Su familia era su banda y sus viejos compañeros. Imposible que diera un vuelco a su vida, aunque lo intentó una vez sin mucho convencimiento.
Entre sus recuerdos, atesoraba el único encargo millonario como si fuese una hazaña. Se trataba de un mafioso de La Guajira. Nunca conoció su nombre ni le interesaba. Viajó de su natal Medellín a Riohacha, ejecutó el trabajo con más dificultades de las previstas y, al regreso a su ciudad, se encerró en una casa con parceros, trago, drogas y prostitutas para rumbear hasta que agotó la plata. Para eso mataba.
Igual será con el asesino de Miguel o de Jean Claude. No quitan vidas para comprar la casita a la mamá, como argumentaban en tiempos de Pablo Escobar. “Esas mamás son demasiado jóvenes y no se preocupan por sus hijos, sino por ellas mismas y sus parejas”, analizaba una asistente social cuando hice un reportaje de niños dispuestos a matar por plata. El entorno familiar era una carga, nunca una ayuda. Ni el ejemplo que reciben de las instituciones.
Si una nación acepta que confesos autores de crímenes de lesa humanidad no pisen la cárcel y pontifiquen sobre lo divino y lo humano en distintas tribunas, y que los ensalcen desde la Iglesia hasta la Presidencia, pasando por la ONU y demás organismos internacionales, será difícil que los niños y adolescentes vulnerables comprendan que delinquir no es un camino aceptable.

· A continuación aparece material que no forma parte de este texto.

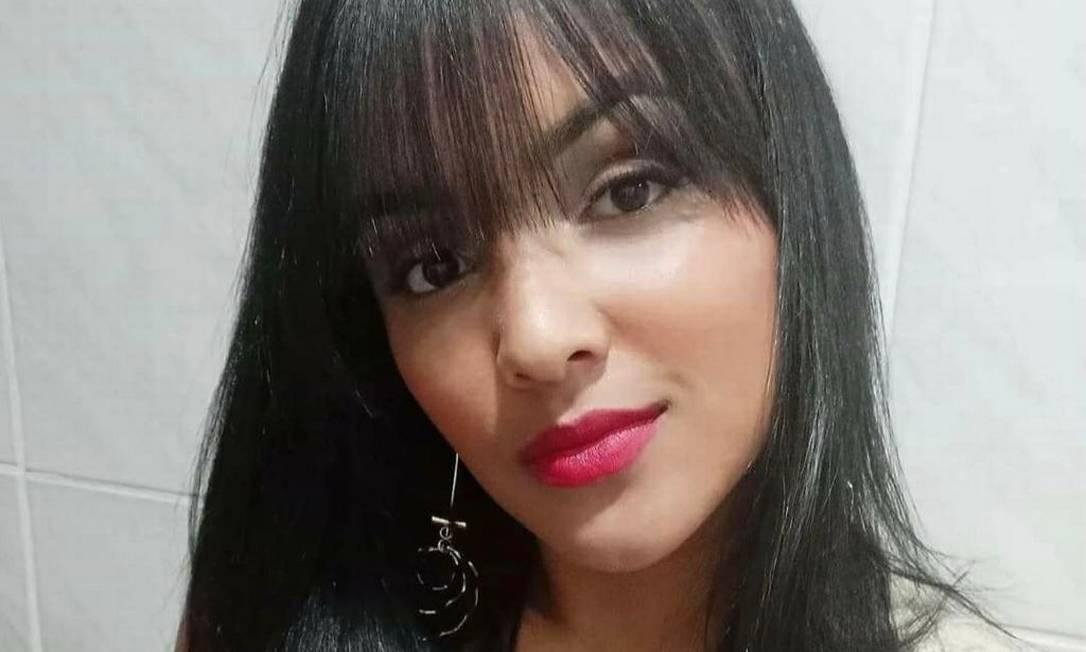 A advogada Larissa Duarte de Lima, de 23 anos, morreu após carro bater na moto em que estava Foto: Reprodução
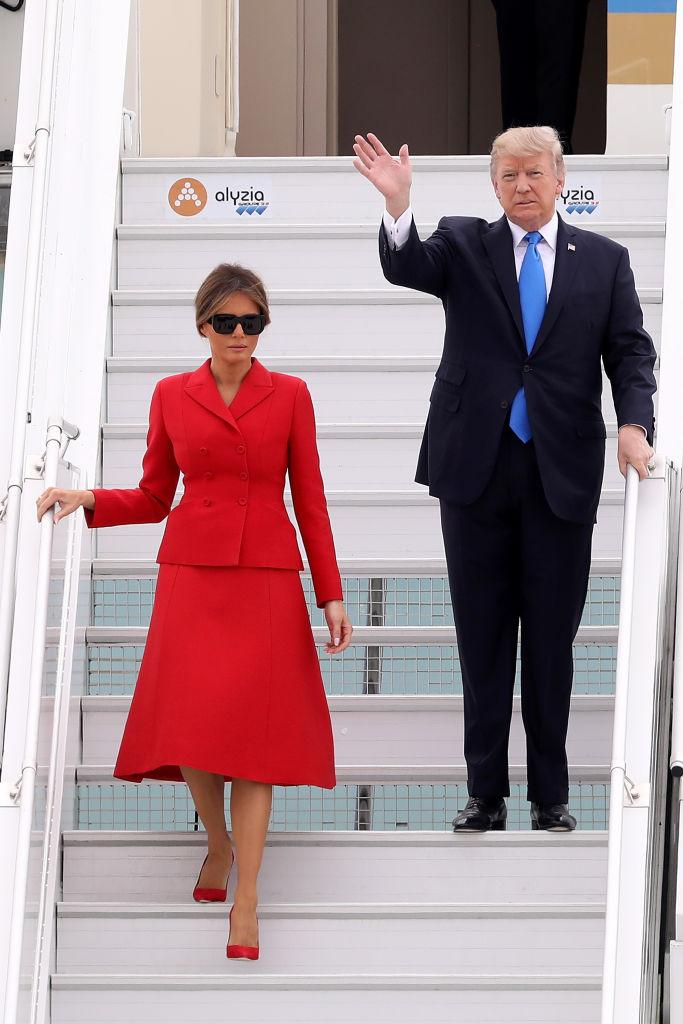 Настоящая француженка: Мелания Трамп покоряет Париж в красном костюме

Esta semana, igual que en cada ocasión en que ocurre un asesinato de impacto nacional y es un niño o un adolescente el matón, renace el sempiterno debate de qué hacer para erradicar la epidemia.
Habría que descartar la errada propuesta de meterlos en prisiones de adultos. Sería mandarlos a la universidad del crimen. O la de pagar un millón de pesos mensuales a los que están en riesgo de convertirse en sicarios. Supone acostumbrarlos a la plata fácil en detrimento de quienes se esfuerzan por ganársela.
Al tratarse de un problema de profundas raíces, no existen soluciones fáciles ni rápidas. Menos aún en esta Colombia de exacerbada violencia. Pero no hay que tirar la toalla.